SUPPLIED INFORMATION:
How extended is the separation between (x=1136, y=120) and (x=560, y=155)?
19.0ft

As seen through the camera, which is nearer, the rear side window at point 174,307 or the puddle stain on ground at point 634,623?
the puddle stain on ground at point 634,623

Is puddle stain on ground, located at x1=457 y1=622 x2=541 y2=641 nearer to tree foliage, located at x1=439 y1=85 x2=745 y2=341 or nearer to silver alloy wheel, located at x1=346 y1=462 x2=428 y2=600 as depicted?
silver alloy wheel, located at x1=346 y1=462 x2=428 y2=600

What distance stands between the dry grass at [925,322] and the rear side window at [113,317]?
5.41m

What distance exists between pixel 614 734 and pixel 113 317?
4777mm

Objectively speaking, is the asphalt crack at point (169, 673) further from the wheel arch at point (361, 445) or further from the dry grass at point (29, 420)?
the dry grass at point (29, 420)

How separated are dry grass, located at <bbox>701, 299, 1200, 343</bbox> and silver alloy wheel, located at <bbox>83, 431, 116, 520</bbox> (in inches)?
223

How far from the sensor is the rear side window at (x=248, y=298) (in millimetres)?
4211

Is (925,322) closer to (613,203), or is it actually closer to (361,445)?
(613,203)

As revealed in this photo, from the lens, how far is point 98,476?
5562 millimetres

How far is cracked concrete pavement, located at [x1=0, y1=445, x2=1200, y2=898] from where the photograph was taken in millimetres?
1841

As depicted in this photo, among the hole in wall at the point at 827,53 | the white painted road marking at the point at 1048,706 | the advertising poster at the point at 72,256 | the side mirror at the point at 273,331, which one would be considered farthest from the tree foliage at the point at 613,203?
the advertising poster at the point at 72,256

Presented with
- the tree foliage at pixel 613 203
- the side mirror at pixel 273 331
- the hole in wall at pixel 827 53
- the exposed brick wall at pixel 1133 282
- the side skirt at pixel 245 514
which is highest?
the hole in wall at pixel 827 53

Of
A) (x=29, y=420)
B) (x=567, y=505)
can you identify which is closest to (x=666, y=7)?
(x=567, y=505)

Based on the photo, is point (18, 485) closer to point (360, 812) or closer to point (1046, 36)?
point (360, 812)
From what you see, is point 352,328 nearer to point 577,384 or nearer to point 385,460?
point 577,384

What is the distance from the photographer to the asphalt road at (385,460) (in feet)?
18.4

WHAT IS EXPECTED: Copy out all of the material above word for word, keeping every line as it appears.

RESULT:
How extended is the separation between (x=1136, y=120) and (x=560, y=155)?
19.0ft

As seen through the camera, which is nearer, the rear side window at point 174,307 or the puddle stain on ground at point 634,623?
the puddle stain on ground at point 634,623

Is puddle stain on ground, located at x1=457 y1=622 x2=541 y2=641 nearer to tree foliage, located at x1=439 y1=85 x2=745 y2=341 or nearer to silver alloy wheel, located at x1=346 y1=462 x2=428 y2=600 as depicted?
silver alloy wheel, located at x1=346 y1=462 x2=428 y2=600

What distance stands between the dry grass at [925,322] and the rear side window at [113,317]?
5.41m

What distance exists between pixel 614 734 and pixel 113 317?
4777mm

Objectively speaking, is the asphalt crack at point (169, 673) further from the wheel arch at point (361, 445) or further from the dry grass at point (29, 420)?
the dry grass at point (29, 420)

How separated are dry grass, located at <bbox>701, 299, 1200, 343</bbox> and silver alloy wheel, located at <bbox>83, 431, 116, 520</bbox> (in inches)?
223

How far from the sensor is the rear side window at (x=248, y=298) (in millimetres)?
4211

Is (925,322) closer to (613,203), or is it actually closer to (361,445)?
(613,203)

As revealed in this photo, from the lens, how far is point 98,476?
5562 millimetres

How far is cracked concrete pavement, located at [x1=0, y1=445, x2=1200, y2=898] from where the photograph was taken in millimetres?
1841

As depicted in this photo, among the hole in wall at the point at 827,53 | the white painted road marking at the point at 1048,706 | the advertising poster at the point at 72,256 | the side mirror at the point at 273,331, which one would be considered farthest from the tree foliage at the point at 613,203?
the advertising poster at the point at 72,256

Presented with
- the tree foliage at pixel 613 203
- the side mirror at pixel 273 331
- the hole in wall at pixel 827 53
- the exposed brick wall at pixel 1133 282
- the side skirt at pixel 245 514
which is highest?
the hole in wall at pixel 827 53

Of
A) (x=29, y=420)
B) (x=567, y=505)
can you identify which is closest to (x=666, y=7)?
(x=567, y=505)

Based on the photo, is point (18, 485) closer to point (360, 812) or closer to point (1046, 36)?
point (360, 812)
From what you see, is point 352,328 nearer to point 577,384 or nearer to point 385,460?
point 577,384

What is the distance from the photographer to the asphalt road at (385,460) (in feet)?
18.4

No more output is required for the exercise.